_SOURCE RECORDS_:
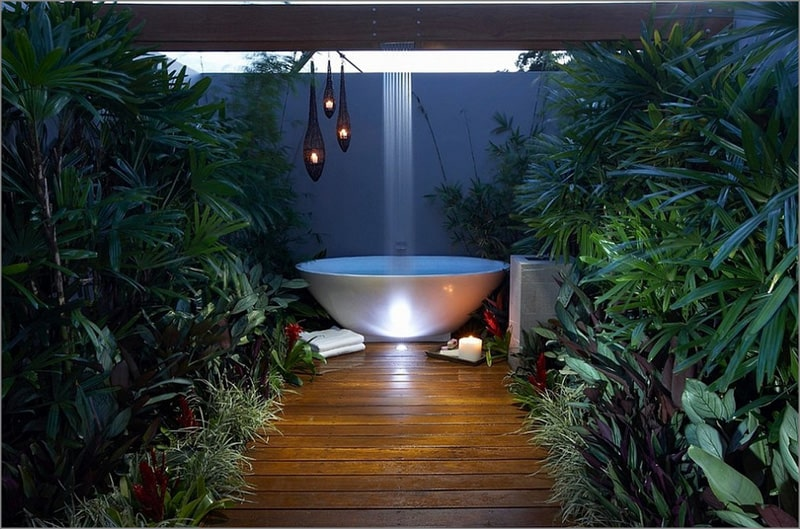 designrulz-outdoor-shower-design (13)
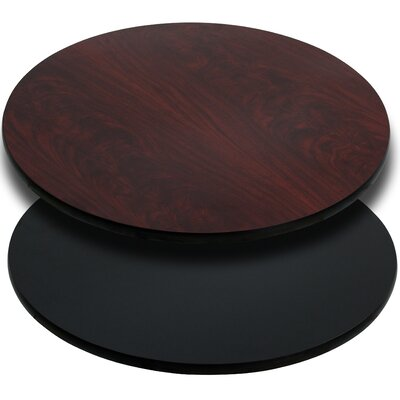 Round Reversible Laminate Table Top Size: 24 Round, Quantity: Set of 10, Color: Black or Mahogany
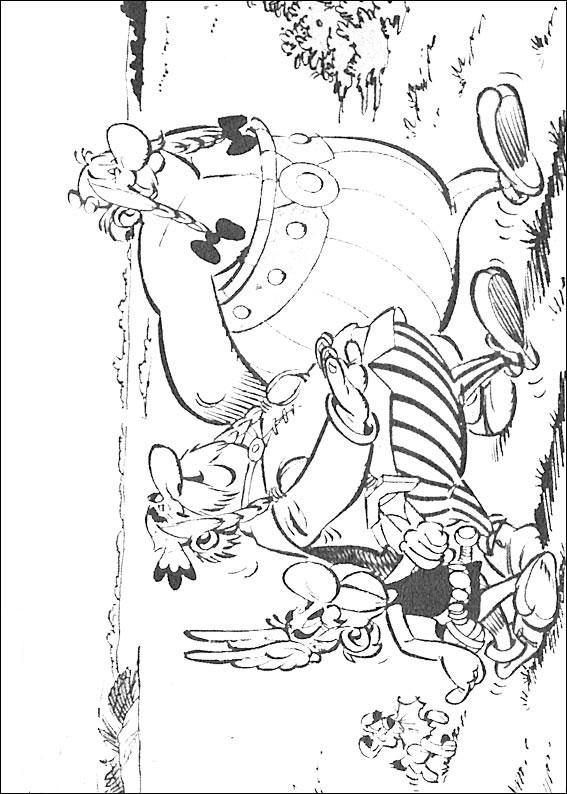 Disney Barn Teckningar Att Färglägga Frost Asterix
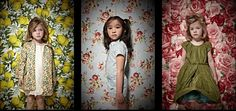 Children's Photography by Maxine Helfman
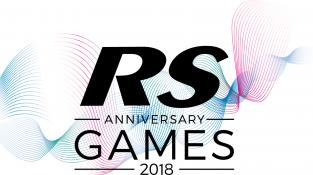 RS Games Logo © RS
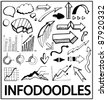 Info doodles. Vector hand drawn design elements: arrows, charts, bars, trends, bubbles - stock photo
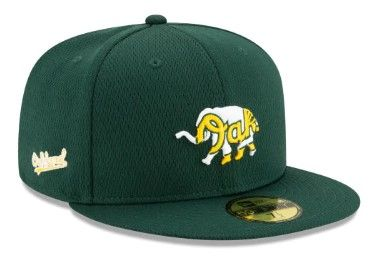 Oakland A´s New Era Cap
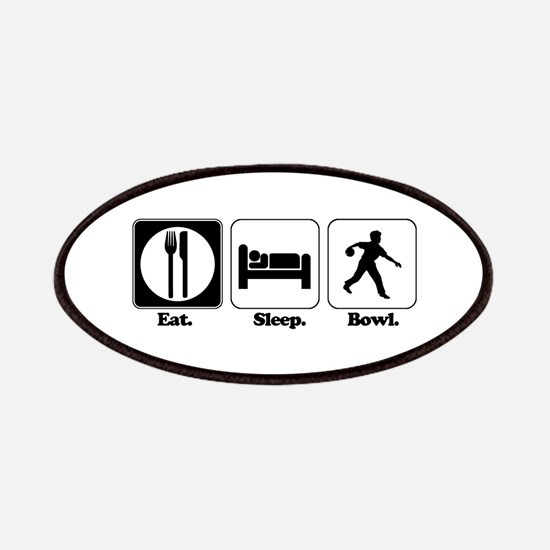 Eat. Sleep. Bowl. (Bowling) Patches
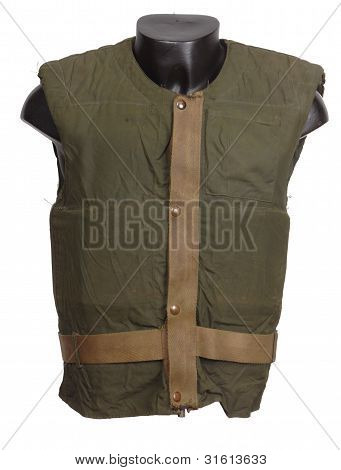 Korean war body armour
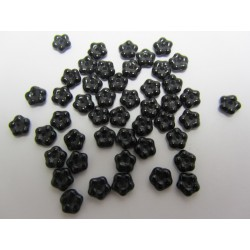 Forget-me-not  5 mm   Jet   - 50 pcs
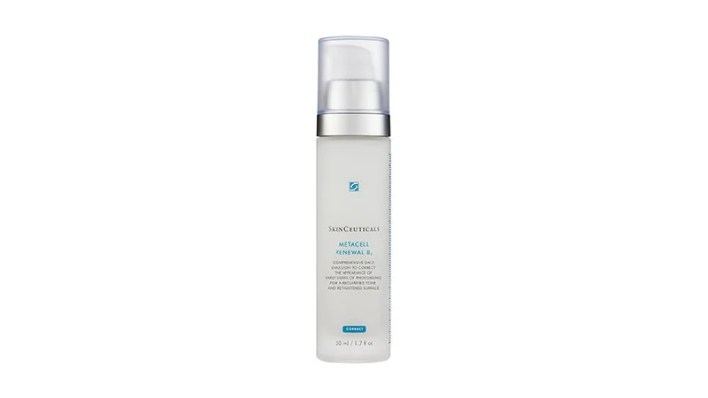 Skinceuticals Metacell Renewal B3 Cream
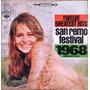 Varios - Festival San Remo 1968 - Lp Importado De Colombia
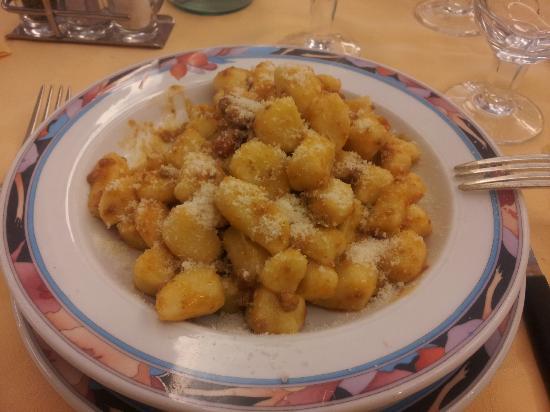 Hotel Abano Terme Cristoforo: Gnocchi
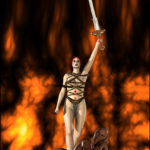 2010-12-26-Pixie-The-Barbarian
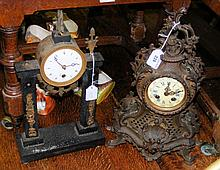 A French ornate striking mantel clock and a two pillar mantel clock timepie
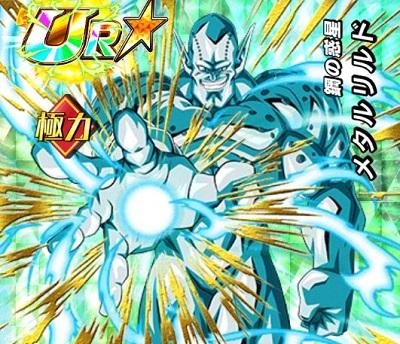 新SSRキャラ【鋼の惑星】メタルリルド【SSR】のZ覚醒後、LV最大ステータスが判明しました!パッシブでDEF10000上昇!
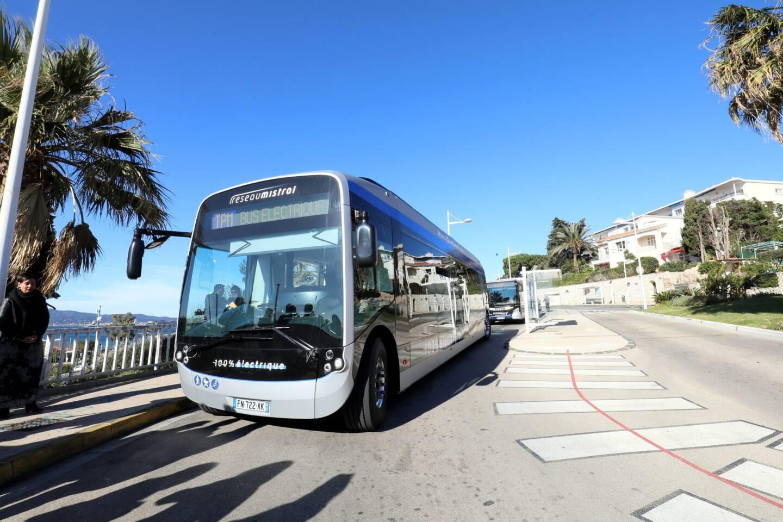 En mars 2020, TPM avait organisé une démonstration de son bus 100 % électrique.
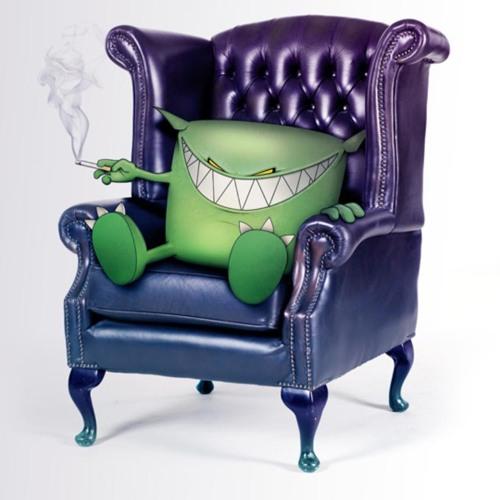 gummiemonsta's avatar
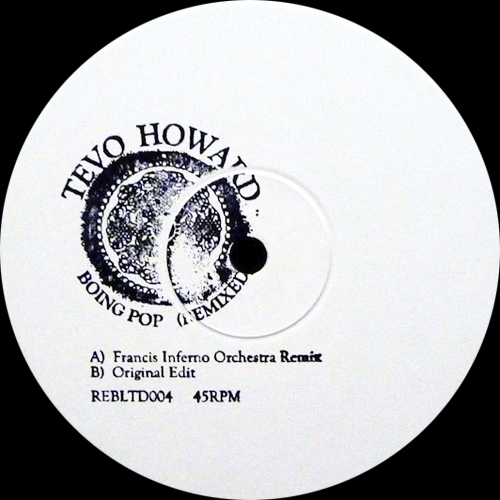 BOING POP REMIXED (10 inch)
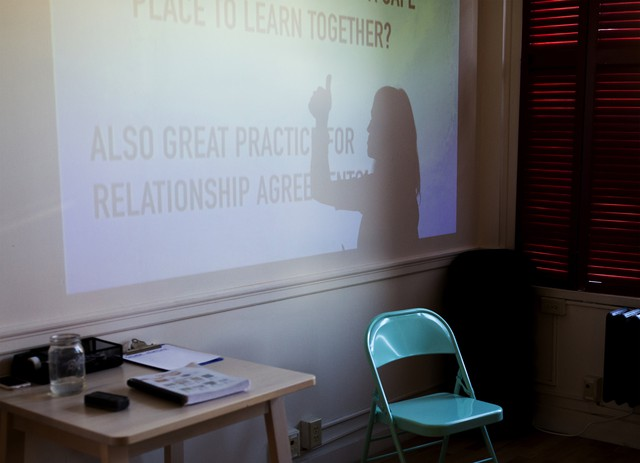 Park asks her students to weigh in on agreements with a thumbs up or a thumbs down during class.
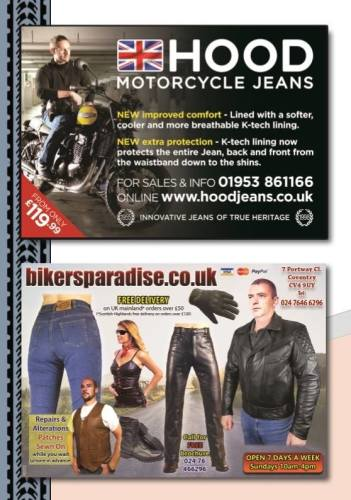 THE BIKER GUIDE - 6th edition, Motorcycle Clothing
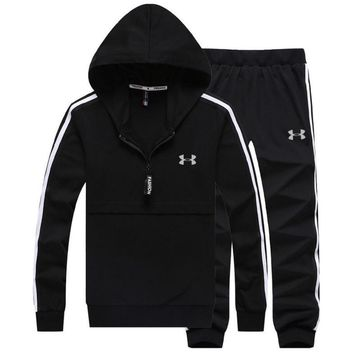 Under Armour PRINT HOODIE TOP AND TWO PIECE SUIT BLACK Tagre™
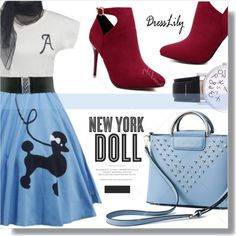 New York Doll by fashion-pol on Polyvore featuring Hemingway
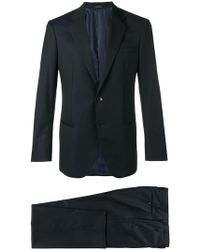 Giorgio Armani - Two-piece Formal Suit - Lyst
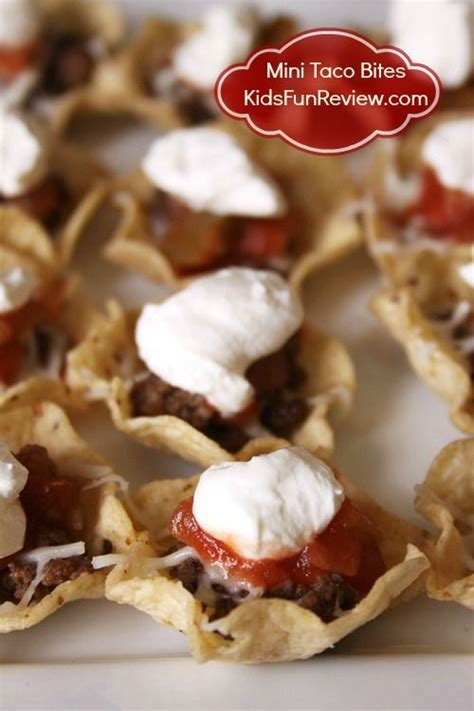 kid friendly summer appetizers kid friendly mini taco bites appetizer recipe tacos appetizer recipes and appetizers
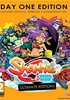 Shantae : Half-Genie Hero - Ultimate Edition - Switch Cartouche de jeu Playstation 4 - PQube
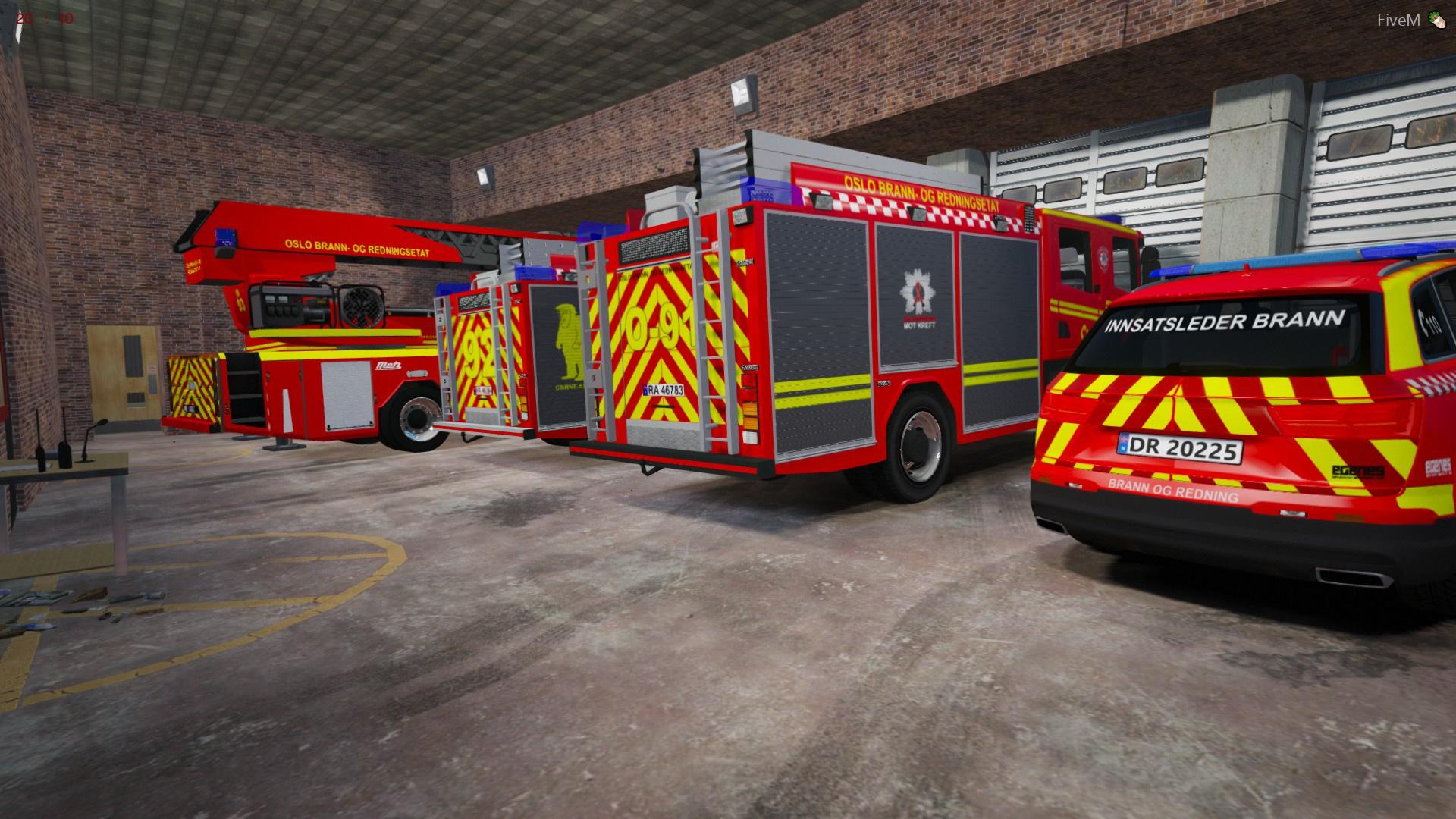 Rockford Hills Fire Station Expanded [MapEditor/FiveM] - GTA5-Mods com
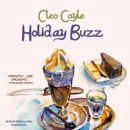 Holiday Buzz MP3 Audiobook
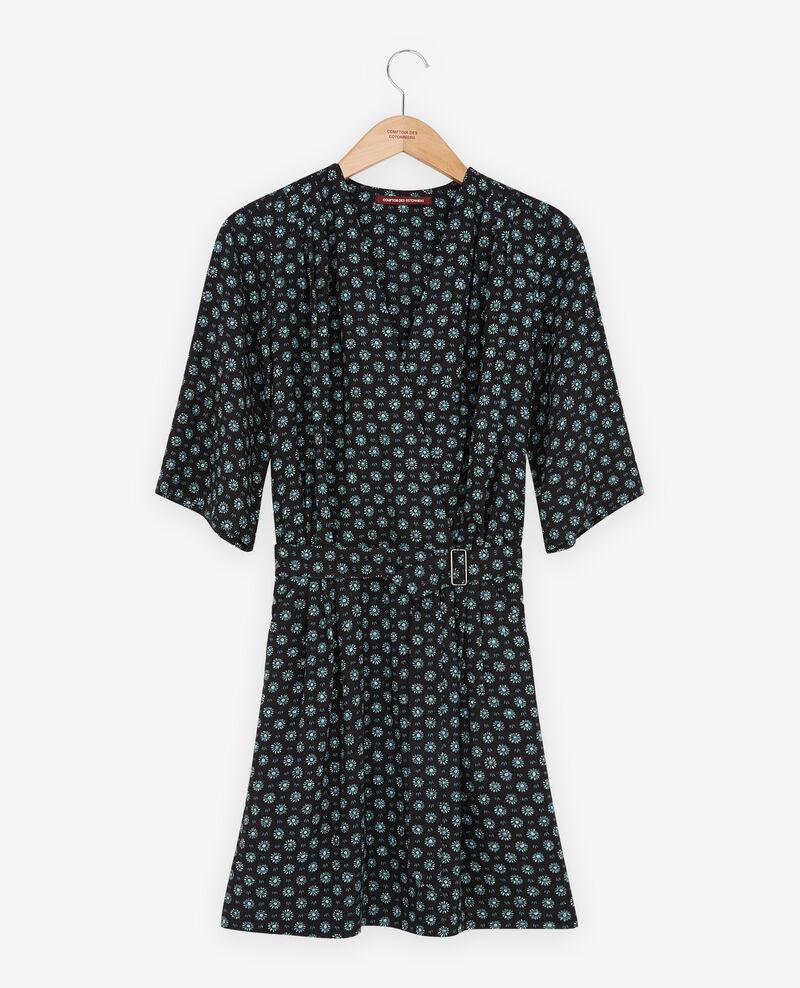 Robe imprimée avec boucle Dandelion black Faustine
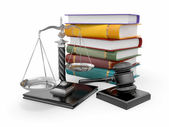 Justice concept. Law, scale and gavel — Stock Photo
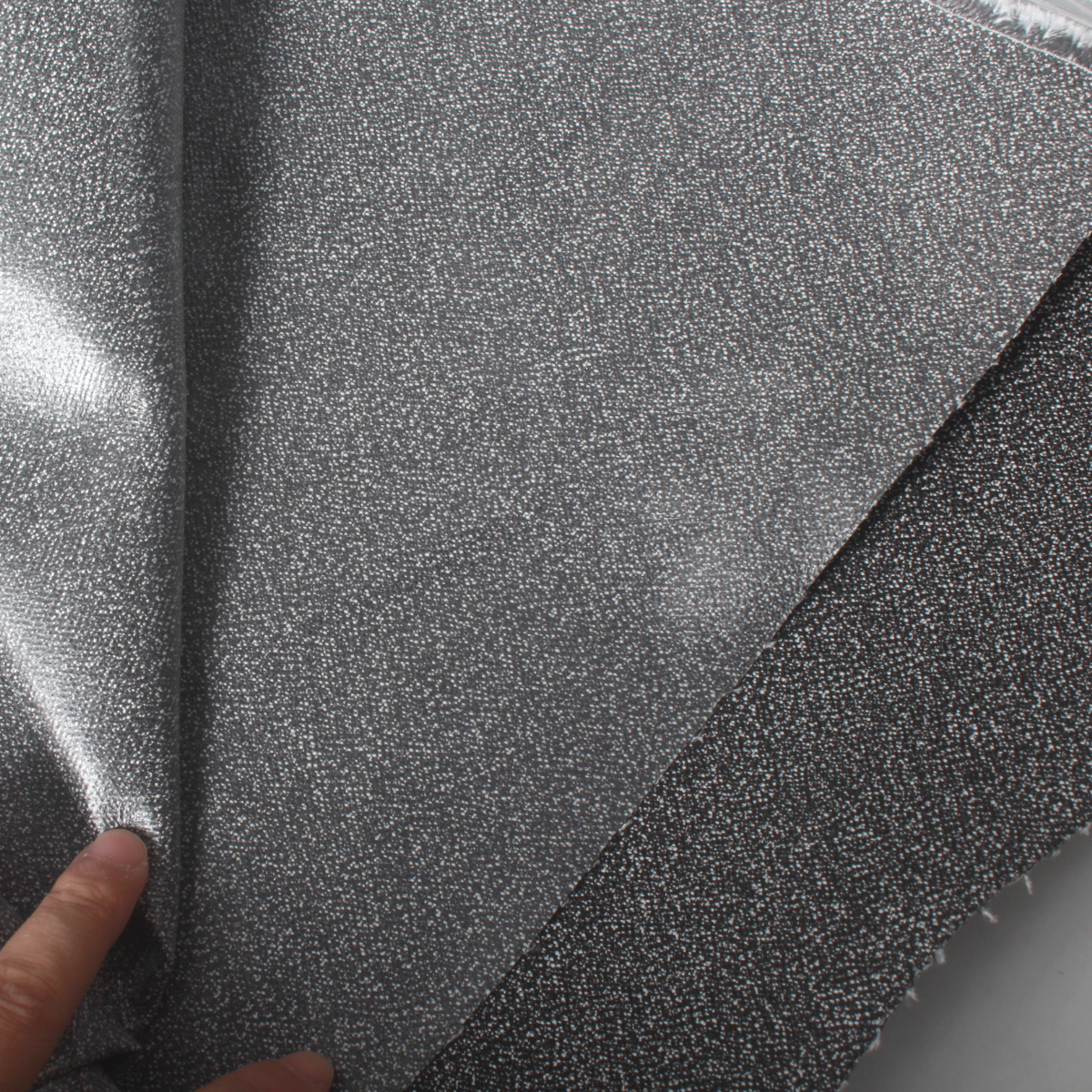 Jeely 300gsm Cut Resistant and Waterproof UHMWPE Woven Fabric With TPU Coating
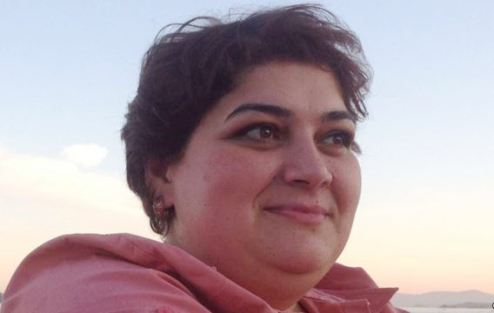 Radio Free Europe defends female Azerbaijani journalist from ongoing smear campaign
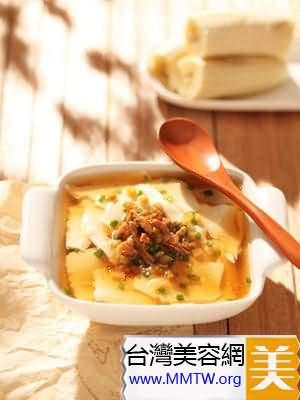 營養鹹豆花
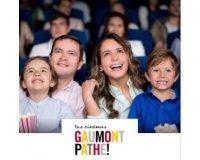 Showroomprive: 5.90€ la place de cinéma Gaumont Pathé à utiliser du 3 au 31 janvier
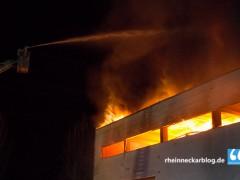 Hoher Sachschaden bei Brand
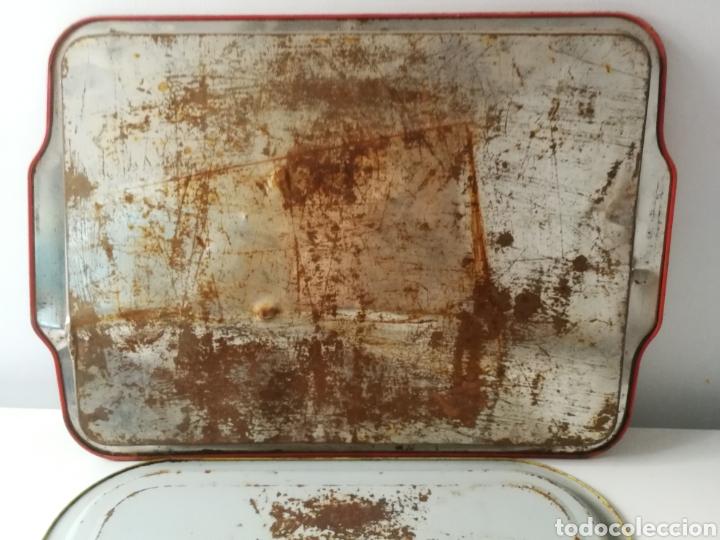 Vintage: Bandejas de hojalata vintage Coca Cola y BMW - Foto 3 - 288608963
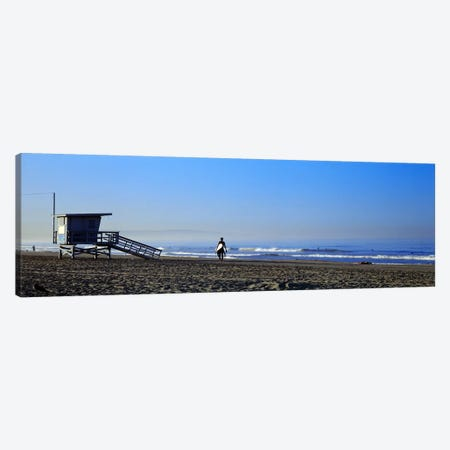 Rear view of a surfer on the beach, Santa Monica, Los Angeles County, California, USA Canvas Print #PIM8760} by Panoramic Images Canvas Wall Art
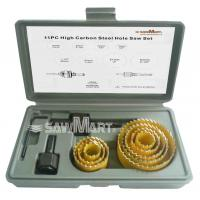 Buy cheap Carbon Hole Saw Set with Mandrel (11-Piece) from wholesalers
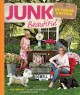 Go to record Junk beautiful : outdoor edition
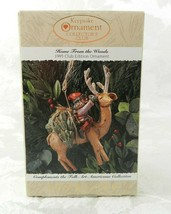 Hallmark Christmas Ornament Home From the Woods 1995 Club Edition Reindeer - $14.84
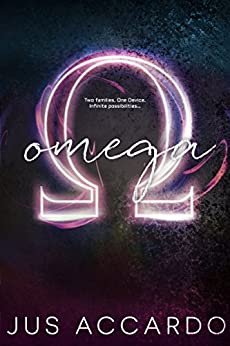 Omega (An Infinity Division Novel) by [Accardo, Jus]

_WHAT YOU WILL DO_: Please output the lines of the records above from the one with "Buy cheap Carbon" through the last, exactly as they appear and with both ends included; skip any pictures and add nothing.

_WRITTEN SOLUTION_:
 Buy cheap Carbon Hole Saw Set with Mandrel (11-Piece) from wholesalers
 Go to record Junk beautiful : outdoor edition
 Hallmark Christmas Ornament Home From the Woods 1995 Club Edition Reindeer - $14.84
 Omega (An Infinity Division Novel) by [Accardo, Jus]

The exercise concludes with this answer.